President Obama’s fairly cold reception in the West Bank was a radical departure from the warmth he got in Jerusalem when he spoke in front of a crowd of about 2,000 young people. Broadcast live to the nation from the convention center, the Jerusalem speech was treated as the centerpiece of his first trip to Israel as President.
“Speaking as a politician, I can promise you this: political leaders will not take risks if the people do not demand that they do,” Obama said, echoing a theme he used in his own campaigns in the U.S. “You must create the change that you want to see.
“I recognize that there are those who are not simply skeptical about peace, but question its underlying premise. But it is important to be open and honest with one another.”

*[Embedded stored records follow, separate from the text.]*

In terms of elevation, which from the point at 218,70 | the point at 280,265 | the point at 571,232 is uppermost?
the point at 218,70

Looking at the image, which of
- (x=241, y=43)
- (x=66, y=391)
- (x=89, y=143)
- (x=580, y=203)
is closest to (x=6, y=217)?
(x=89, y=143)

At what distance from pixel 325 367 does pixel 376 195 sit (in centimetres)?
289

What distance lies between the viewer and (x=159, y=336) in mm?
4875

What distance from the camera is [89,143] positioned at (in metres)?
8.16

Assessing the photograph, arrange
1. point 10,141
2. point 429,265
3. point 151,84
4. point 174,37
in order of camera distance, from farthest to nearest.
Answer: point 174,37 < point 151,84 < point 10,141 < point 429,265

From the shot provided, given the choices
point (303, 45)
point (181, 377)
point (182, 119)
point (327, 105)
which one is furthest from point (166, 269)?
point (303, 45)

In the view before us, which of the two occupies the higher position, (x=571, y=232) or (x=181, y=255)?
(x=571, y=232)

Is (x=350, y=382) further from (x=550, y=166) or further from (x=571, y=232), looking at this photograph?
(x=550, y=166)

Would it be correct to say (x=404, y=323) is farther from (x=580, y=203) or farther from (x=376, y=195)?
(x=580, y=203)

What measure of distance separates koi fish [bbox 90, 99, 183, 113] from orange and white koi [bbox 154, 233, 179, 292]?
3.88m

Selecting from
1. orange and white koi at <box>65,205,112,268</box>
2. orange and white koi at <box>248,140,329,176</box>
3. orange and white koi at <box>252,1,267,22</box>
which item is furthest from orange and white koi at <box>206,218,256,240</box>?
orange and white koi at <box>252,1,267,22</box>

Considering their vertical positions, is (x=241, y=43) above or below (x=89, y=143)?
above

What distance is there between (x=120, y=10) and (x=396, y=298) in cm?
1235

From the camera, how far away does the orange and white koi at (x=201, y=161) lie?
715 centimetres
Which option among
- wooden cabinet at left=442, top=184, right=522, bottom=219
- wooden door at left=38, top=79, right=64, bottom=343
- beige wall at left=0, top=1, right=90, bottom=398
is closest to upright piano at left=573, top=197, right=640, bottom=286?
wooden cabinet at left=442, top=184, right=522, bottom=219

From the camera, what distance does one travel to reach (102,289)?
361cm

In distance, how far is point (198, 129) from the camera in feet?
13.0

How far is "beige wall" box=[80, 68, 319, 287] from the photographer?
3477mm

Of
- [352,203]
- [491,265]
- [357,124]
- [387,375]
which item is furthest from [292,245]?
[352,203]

Obama had a light moment with the crowd. He drew laughs when he said: “Politically, given the strong bipartisan support for Israel in America, the easiest thing for me to do would be to put this issue aside and express unconditional support for whatever Israel decides to do.”
He said peace was also in the self-interest of a plucky country with a thriving high-tech economy that could turn itself into an economic and technological powerhouse if it rejected the isolation that has resulted from decades of conflict.
He told the crowd that the Israeli occupation of the West Bank imposed a shameful human cost.
“Put yourself in their shoes — look at the world through their eyes,” he said. “It is not fair that a Palestinian child cannot grow up in a state of her own, and lives with the presence of a foreign army that controls the movements of her parents, every single day.”
“Neither occupation nor expulsion is the answer,” Obama went on. “Just as Israelis built a state in their homeland, Palestinians have a right to be a free people in their own land.”
Obama also showed more of the off-the-cuff humor for which he is becoming known. When he was interrupted by a heckler, later identified as a 24-year-old Arab-Israeli student from Haifa named Rabiyah Aid, who was drowned out by boos as he was escorted out, Obama said, “We actually arranged for that because it made me feel at home,” eferring to the heckling that he has frequently seen in the U.S., even famously by a member of Congress, Rep. Joe Wilson of South Carolina.
While Obama was with Abbas, Palestinians shot rockets toward Israel, landing in the border town of Sderot, where the President visited before his election in 2008. They didn’t cause any injuries, but they did show how intractable the two sides are.
“I’ve stood in Sderot, and met with children who simply want to grow up free from fear,” Obama said. Abbas, stone faced, said nothing.